Posted 12:39 a.m., August 19, 2003 (#3) - kamatoa
  I still think Dackle's got the Yankees overranked - even at five games back, the Red Sox offense is better than the Yanks', and New York's pitching has started to lose some wheels. I doubt they'll put another two games on Boston, as Dackle predicts. Converted into odds, Dackle has 13-to-1 against Boston taking the division. Although I'm not sure if the Sox can squeeze out all five games, that would be a tempting bet to take.

Posted 3:40 a.m., August 19, 2003 (#4) - Mark
  The Red Sox (71-53) have a 58.6% chance of taking the wild card, and the A's (71-53) have a 28.6% chance? And the Phillies are at 62.5% of winning the wild card, and the Marlins 20.4%, when the Phillies are 0.5 games up? There must be some serious strength-of-schedule effects going on here.

Posted 8:37 a.m., August 19, 2003 (#5) - Scoriano
  Yanksare +5.5 and 6 in the loss column. They also have all their Tiger games left (the Red Sox were, IIRC, 9-1 vs. Detroit and are finished with them).

Posted 11:28 a.m., August 19, 2003 (#6) - tangotiger
  It's worth noting that BP and Dackle offer very close odds for everything except the 2 central divisions.

The differences between approaches are:
BP: head-to-head matchups do not have binary approaches
Dackle: does not do a good job at valuing a team's true talent level

What does this mean? As long as the number of games remaining is large enough, the BP estimates are more reliable. However, as soon as you've got say 20 games left, the BP estimate would have to be discarded, and Dackle's estimates would take precedence. You can't have the possibility as BP has it that the Yanks and Redsox can win the same game and hope it evens out over such a small number of remaining games.

Posted 12:58 p.m., August 19, 2003 (#7) - Matthew(e-mail) (homepage)
  Mark,

I just did a side-by-side comparison of the Marlins and Phillies remaining schedule. Removing common matchups and head-to-head games, here are the differences in their schedules:

Florida Away: Colorado 3 games, San Francisco 3
Florida Home: Montreal 2, Pittsburgh 3

Philadelphia Away: Montreal 1, Milwaukee 3, St. Louis 3
Phila. Home: Boston 1, New York Mets 1, Cincinnati 3

It appears to me that Philadelphia's away schedule is easier than Florida's (Colorado is 41-19 at home this year), thus accounting for the strength of schedule effect you've observed.

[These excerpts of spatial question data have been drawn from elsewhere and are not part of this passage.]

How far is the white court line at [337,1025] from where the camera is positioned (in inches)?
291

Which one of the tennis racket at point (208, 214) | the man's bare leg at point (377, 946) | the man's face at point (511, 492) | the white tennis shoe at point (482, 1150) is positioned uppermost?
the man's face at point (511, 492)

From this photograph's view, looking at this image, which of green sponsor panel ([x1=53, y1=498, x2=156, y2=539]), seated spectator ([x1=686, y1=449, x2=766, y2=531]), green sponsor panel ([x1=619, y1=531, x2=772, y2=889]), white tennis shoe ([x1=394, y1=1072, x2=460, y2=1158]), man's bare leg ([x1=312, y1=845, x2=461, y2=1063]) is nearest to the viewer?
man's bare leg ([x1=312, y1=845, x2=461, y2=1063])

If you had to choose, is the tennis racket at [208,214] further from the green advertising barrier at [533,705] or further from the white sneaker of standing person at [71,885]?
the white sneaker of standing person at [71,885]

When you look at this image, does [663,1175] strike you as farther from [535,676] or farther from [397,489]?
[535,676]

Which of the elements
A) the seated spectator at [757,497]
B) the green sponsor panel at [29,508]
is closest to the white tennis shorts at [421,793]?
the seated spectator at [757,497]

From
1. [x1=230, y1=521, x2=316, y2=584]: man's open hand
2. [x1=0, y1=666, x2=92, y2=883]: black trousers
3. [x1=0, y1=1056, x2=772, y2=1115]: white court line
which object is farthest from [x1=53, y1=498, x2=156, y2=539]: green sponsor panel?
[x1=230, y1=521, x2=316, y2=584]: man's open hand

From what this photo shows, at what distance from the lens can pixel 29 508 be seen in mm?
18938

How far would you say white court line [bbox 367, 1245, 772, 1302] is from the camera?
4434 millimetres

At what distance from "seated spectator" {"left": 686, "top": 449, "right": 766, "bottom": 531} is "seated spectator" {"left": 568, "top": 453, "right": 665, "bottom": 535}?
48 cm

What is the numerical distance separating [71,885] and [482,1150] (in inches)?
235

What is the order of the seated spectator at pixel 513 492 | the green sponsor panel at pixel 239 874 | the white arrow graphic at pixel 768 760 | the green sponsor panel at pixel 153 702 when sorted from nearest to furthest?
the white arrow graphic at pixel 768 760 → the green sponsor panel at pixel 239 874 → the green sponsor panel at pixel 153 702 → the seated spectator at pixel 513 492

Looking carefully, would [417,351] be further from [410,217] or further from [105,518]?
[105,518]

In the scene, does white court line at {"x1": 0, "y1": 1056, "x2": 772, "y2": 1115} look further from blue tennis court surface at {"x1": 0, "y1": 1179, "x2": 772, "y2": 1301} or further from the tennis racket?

Posted 2:37 p.m., August 19, 2003 (#8) - Minnesota Twins
  We'll stick with Baseball Prospectus, thank you very much.

Posted 3:20 p.m., August 19, 2003 (#9) - Mark
  Matthew: Interesting, it's still amazing that the SoS effect is so strong (more than tripling the chance, given virtually identical records). Also I think Colorado's home record is a bit of a mirage, and SF hasn't been playing all that well lately. I notice the Baseball Prospectus projections have slightly more favorable, but still similar, numbers: 60.4% for Philly and 29.4% for Florida.